According to the White House, Pat Robertson either is lying or terribly mistaken for saying he told Bush just before the Iraq invasion to warn the American people about inevitable casualties. Bush, according to Robertson, responded: "We're not going to have any casualties." Obviously, the White House staff does not want anyone to think Bush could be that clueless, so they're denying he said it, although they admit he spoke to Robertson in Nashville in early 2003.
Here's some further evidence backing Robertson's recollection. He said something to similar to Connie Chung on CNN in February 2003, not long after his conversation with Bush.
"CHUNG: Let's turn to Iraq for a moment.
CHUNG: Because I'm wondering if you believe the United States should invade Iraq without U.N. backing.
ROBERTSON: Connie, I have, over the last year or so, been quite concerned about entering into this war. We should have gone in after him in the Gulf War I. This thing is fraught with danger. And I think we need to understand that. I told the president that just recently, that we have got to prepare the American people for civilian casualties, for possibly our casualties, for gassing, for various chemical weapons against them.
CHUNG: And, sir, in the last 15 seconds, do you believe we need U.N. backing?
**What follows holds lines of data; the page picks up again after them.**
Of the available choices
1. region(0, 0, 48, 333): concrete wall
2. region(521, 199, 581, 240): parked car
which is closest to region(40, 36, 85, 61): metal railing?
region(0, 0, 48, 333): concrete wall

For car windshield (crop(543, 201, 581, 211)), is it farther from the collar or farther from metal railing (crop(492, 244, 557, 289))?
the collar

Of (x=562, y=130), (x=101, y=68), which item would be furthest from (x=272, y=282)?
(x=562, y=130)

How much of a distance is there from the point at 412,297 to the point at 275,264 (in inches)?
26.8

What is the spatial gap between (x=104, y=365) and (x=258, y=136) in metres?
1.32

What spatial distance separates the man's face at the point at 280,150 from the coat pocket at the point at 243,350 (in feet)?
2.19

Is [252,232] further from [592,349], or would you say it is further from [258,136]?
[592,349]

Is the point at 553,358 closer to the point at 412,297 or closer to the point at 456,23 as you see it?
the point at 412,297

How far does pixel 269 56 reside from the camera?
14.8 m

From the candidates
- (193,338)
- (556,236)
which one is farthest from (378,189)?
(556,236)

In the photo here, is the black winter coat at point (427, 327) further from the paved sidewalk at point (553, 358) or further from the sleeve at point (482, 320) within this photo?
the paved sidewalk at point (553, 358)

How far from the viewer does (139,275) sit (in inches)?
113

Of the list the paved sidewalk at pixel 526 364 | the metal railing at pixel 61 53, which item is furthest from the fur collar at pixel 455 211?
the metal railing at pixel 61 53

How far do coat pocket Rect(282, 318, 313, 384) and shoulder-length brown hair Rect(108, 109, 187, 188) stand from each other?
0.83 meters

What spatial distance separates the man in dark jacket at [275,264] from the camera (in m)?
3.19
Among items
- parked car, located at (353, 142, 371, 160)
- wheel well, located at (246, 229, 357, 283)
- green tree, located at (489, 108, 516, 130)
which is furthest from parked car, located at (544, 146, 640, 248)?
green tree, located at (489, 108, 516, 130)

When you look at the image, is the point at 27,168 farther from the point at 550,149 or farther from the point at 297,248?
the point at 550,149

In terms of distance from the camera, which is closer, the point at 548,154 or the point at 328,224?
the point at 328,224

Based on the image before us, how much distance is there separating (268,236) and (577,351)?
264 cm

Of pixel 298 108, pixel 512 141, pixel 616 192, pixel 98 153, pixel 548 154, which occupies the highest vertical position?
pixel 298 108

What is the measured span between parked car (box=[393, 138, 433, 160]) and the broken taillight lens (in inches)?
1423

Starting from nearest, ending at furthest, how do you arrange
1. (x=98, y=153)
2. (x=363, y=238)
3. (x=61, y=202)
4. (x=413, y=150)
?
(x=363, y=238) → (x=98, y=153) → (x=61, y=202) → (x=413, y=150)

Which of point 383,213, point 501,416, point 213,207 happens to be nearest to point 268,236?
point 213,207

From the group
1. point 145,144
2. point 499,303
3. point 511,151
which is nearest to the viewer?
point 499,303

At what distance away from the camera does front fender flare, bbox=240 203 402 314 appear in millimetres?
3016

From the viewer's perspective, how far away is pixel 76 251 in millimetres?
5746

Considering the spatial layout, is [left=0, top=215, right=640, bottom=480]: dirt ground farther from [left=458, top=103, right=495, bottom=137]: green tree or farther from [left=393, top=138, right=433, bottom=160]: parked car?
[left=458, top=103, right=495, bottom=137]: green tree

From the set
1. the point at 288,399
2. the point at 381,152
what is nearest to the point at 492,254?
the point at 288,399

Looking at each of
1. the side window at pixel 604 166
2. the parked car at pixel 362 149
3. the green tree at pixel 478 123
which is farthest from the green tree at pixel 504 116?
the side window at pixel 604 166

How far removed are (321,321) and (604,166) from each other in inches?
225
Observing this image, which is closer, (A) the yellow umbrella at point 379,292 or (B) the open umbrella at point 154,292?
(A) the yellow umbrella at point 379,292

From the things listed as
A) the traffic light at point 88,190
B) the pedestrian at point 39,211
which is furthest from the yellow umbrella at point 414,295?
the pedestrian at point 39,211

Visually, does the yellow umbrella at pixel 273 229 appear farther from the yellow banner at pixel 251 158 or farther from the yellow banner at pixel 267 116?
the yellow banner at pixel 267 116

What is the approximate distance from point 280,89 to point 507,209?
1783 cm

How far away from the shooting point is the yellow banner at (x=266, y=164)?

ROBERTSON: Connie, I think the U.N., frankly, is a joke. And I think they're becoming impotent and I think they're becoming ineffective. And the dithering on this matter just proves it. So I don't think that's necessary. We've already got Resolution 1141. That's all we need.
CHUNG: So are you saying to the president, go ahead, but warn... ROBERTSON: I think that's it. We're too far along the way to stop back now. And you have no choice but to go forward, so be resolute, but please tell the American people to expect trouble and don't think it's going to be a cakewalk."
If Bush agreed with Robertson in their conversation before the war, perhaps Robertson wouldn't have felt the need to plead with the president to warn America about casualties in a subsequent televised interview. (Thanks to Elisabeth Riba for CNN link.)